#### [HOW TO COMPLETE THIS TASK]
What you produce should be every line from the data that includes "vote".

DATA RECORDS below:

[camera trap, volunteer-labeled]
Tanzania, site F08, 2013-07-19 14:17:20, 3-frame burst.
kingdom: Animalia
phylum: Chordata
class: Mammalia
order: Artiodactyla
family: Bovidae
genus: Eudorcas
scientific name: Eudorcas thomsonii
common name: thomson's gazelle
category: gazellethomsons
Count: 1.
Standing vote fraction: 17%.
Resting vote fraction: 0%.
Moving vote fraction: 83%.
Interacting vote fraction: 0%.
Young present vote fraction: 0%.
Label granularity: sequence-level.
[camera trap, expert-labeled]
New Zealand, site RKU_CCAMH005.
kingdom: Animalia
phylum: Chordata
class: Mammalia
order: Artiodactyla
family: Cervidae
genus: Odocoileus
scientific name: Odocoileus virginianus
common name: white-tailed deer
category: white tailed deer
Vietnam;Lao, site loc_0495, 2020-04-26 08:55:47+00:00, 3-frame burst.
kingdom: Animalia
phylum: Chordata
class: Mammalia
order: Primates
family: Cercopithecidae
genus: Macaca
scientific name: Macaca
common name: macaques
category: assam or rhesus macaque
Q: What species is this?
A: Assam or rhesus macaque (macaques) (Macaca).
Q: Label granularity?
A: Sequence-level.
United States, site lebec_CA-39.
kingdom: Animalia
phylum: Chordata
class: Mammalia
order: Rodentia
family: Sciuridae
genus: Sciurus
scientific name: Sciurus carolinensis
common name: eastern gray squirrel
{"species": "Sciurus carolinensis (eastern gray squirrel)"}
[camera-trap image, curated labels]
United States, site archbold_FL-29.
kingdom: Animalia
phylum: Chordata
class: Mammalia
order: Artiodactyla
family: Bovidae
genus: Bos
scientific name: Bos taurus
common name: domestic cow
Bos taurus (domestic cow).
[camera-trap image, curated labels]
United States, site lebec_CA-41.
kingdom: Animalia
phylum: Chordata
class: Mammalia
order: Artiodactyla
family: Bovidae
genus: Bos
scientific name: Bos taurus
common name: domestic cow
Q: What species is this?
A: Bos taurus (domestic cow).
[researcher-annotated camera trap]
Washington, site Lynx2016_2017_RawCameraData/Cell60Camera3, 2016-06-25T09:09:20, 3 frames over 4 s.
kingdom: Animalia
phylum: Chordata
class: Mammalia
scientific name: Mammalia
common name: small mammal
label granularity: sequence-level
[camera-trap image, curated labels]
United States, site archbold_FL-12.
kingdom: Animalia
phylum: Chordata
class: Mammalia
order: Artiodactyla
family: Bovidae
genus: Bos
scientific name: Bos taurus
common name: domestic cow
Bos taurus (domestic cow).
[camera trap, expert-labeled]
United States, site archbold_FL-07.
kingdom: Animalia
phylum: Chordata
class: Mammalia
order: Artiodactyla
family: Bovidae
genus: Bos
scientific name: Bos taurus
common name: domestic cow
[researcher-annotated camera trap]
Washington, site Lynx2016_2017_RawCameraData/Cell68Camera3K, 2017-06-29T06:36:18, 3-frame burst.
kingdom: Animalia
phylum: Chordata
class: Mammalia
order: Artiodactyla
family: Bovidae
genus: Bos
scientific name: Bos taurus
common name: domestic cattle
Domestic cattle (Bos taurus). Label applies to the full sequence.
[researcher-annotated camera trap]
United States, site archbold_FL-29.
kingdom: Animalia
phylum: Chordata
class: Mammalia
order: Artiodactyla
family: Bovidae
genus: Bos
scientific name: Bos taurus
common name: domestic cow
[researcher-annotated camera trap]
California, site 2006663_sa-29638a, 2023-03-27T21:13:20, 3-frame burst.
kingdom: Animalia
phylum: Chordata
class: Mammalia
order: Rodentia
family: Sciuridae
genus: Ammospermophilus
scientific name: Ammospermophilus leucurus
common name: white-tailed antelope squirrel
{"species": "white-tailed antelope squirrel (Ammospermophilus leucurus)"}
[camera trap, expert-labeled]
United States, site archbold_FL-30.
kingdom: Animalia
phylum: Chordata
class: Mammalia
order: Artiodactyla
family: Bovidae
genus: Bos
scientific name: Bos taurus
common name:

End of DATA RECORDS.

#### [SOLUTION TO THIS EXERCISE]
Standing vote fraction: 17%.
Resting vote fraction: 0%.
Moving vote fraction: 83%.
Interacting vote fraction: 0%.
Young present vote fraction: 0%.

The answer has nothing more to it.